■ **页面摘录**
· · · · · · ·
DataStream-scaled.jpg

通过DataStream编织完业务逻辑,Flink先将数据流编译成JobGraph,然后就可以将ApplicationMaster提交到Yarn集群计算了。

    private ApplicationReport startAppMaster(
            Configuration configuration,
            String applicationName,
            String yarnClusterEntrypoint,
            JobGraph jobGraph,
            YarnClient yarnClient,
            YarnClientApplication yarnApplication,
            ClusterSpecification clusterSpecification)
            throws Exception {

        // ------------------ Initialize the file systems -------------------------

        org.apache.flink.core.fs.FileSystem.initialize(
                configuration, PluginUtils.createPluginManagerFromRootFolder(configuration));

        final FileSystem fs = FileSystem.get(yarnConfiguration);

        // hard coded check for the GoogleHDFS client because its not overriding the getScheme()
        // method.
        if (!fs.getClass().getSimpleName().equals("GoogleHadoopFileSystem")
                && fs.getScheme().startsWith("file")) {
            LOG.warn(
                    "The file system scheme is '"
                            + fs.getScheme()
                            + "'. This indicates that the "
                            + "specified Hadoop configuration path is wrong and the system is using the default Hadoop configuration values."
· · · · · · ·
■ **所给数据**

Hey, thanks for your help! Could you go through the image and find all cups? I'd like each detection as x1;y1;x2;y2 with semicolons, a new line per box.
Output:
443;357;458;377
· · · · · · ·
页面摘录的代码在判断文件系统时,为什么专门检查类名是否为"GoogleHadoopFileSystem"?请依据代码注释用一到三句话说明。

■ **参考答案**
代码注释说明,GoogleHDFS客户端没有重写getScheme()方法,因此这里对它做了硬编码检查。只有在类名不是"GoogleHadoopFileSystem"、且文件系统的scheme以"file"开头时,才会输出警告。